WHAT THIS TASK INVOLVES:
Please copy each line in the records below that contains the string "бодисыг".

(Collected data)
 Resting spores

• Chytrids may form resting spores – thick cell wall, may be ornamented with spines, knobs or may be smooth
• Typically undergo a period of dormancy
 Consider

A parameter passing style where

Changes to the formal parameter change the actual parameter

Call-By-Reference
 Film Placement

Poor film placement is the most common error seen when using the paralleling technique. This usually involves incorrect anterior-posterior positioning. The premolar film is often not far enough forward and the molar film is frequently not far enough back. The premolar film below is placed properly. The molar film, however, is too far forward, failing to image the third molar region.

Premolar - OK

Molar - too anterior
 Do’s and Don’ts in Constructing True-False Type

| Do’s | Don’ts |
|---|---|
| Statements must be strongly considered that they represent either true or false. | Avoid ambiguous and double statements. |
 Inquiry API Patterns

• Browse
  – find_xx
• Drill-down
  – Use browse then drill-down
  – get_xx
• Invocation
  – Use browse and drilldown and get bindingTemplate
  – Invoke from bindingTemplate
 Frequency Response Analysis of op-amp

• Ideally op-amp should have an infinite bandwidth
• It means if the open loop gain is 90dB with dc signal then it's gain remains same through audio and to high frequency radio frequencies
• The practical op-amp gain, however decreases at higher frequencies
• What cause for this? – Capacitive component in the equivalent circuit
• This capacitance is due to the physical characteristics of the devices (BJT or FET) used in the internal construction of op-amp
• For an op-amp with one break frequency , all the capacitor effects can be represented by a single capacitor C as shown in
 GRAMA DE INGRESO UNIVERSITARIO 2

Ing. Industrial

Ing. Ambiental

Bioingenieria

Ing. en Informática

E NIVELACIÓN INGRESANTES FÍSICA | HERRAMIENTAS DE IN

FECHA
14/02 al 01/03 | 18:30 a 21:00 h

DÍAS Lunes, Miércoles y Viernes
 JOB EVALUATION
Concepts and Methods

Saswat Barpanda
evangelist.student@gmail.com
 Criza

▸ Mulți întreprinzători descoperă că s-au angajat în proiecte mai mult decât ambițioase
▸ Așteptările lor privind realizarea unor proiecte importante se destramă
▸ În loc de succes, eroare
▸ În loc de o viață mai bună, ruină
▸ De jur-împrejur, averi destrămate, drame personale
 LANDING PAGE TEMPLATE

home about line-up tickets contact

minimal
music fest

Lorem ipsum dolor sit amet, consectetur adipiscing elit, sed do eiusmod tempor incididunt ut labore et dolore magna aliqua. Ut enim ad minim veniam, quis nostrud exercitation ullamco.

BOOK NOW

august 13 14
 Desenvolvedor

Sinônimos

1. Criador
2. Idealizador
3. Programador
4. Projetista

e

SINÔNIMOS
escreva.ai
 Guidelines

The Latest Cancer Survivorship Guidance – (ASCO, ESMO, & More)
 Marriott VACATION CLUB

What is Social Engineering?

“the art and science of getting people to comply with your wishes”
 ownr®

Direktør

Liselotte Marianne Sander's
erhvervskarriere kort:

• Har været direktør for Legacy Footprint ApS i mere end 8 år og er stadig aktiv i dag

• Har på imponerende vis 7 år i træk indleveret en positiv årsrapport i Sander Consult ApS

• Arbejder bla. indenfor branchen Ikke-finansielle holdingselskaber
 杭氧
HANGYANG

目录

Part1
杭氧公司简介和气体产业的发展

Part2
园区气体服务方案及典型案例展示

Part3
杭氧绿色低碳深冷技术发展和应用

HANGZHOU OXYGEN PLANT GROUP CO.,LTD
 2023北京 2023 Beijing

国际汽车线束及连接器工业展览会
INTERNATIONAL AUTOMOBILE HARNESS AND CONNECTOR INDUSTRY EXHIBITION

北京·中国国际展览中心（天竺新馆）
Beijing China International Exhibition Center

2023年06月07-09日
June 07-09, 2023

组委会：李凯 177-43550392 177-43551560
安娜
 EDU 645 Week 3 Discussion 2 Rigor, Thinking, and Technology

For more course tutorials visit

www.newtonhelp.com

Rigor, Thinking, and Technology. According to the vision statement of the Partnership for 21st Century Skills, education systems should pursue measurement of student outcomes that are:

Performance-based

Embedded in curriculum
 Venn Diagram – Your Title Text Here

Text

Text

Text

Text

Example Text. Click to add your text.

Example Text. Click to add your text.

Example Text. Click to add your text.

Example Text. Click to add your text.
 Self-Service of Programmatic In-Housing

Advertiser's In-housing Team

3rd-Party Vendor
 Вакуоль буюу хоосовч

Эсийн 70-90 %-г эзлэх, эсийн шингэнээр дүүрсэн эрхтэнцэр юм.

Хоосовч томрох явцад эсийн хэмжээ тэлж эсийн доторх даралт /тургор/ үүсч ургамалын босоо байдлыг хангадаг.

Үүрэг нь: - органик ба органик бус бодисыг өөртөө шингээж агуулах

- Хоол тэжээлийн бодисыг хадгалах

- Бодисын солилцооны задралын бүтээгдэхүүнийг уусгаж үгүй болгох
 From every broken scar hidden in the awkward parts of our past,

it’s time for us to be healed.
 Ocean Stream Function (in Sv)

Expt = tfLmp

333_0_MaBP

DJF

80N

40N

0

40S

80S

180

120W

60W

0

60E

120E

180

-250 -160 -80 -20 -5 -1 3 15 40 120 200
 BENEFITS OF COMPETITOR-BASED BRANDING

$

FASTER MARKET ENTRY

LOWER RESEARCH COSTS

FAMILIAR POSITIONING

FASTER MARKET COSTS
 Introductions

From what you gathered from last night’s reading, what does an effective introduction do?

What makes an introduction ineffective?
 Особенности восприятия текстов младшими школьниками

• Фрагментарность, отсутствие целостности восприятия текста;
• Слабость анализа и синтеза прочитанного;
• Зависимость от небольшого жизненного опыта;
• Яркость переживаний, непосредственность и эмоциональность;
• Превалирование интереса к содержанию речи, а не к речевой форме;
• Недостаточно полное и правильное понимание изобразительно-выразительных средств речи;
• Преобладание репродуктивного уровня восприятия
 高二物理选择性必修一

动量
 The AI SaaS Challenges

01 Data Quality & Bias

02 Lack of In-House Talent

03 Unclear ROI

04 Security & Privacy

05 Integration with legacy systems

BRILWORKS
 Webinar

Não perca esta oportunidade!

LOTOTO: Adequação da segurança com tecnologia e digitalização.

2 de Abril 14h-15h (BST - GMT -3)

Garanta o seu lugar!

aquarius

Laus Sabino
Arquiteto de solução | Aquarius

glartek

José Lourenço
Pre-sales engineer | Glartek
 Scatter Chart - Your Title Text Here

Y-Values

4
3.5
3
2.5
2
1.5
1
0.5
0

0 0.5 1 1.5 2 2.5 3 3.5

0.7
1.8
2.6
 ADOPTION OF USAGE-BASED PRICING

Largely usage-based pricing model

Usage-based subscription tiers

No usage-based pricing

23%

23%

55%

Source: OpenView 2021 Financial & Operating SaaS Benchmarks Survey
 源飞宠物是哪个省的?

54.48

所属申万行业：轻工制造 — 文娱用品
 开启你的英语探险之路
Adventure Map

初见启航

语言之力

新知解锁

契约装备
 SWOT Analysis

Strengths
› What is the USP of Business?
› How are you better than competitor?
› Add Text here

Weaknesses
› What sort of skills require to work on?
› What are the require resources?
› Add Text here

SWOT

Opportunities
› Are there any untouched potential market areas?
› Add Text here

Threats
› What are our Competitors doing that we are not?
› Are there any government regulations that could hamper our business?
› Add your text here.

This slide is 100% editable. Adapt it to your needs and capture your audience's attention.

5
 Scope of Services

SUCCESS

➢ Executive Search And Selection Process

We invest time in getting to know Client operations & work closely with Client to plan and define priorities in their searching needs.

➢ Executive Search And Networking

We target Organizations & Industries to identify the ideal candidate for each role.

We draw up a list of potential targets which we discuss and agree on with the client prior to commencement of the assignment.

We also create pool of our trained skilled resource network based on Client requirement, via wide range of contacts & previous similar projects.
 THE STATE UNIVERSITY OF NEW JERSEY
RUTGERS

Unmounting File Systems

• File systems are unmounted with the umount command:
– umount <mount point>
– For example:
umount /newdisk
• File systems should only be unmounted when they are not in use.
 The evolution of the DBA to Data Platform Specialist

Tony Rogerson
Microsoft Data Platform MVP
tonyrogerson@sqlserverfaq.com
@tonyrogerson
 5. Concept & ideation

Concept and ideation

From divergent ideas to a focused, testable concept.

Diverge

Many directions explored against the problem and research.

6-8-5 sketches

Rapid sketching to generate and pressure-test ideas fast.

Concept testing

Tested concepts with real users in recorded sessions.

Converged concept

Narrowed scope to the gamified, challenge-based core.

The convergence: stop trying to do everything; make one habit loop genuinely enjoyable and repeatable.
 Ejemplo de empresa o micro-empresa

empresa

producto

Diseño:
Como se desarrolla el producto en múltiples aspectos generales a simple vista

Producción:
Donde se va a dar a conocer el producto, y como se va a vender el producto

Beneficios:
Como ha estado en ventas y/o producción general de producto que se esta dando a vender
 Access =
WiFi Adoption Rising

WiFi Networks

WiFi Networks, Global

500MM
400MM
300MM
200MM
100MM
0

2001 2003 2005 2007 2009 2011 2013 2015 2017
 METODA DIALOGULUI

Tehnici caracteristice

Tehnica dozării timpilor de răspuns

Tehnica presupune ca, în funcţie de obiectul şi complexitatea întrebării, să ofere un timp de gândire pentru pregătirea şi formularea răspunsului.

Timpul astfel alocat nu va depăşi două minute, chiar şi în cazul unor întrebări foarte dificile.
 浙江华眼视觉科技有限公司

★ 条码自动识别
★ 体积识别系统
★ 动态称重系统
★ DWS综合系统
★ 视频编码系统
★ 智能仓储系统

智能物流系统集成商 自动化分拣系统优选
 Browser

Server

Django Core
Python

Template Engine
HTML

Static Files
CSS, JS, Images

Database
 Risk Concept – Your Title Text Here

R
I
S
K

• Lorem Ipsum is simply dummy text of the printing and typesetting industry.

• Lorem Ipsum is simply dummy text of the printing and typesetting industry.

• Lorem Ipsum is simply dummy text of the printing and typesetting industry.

COMPLETED TASK:
Үүрэг нь: - органик ба органик бус бодисыг өөртөө шингээж агуулах
- Хоол тэжээлийн бодисыг хадгалах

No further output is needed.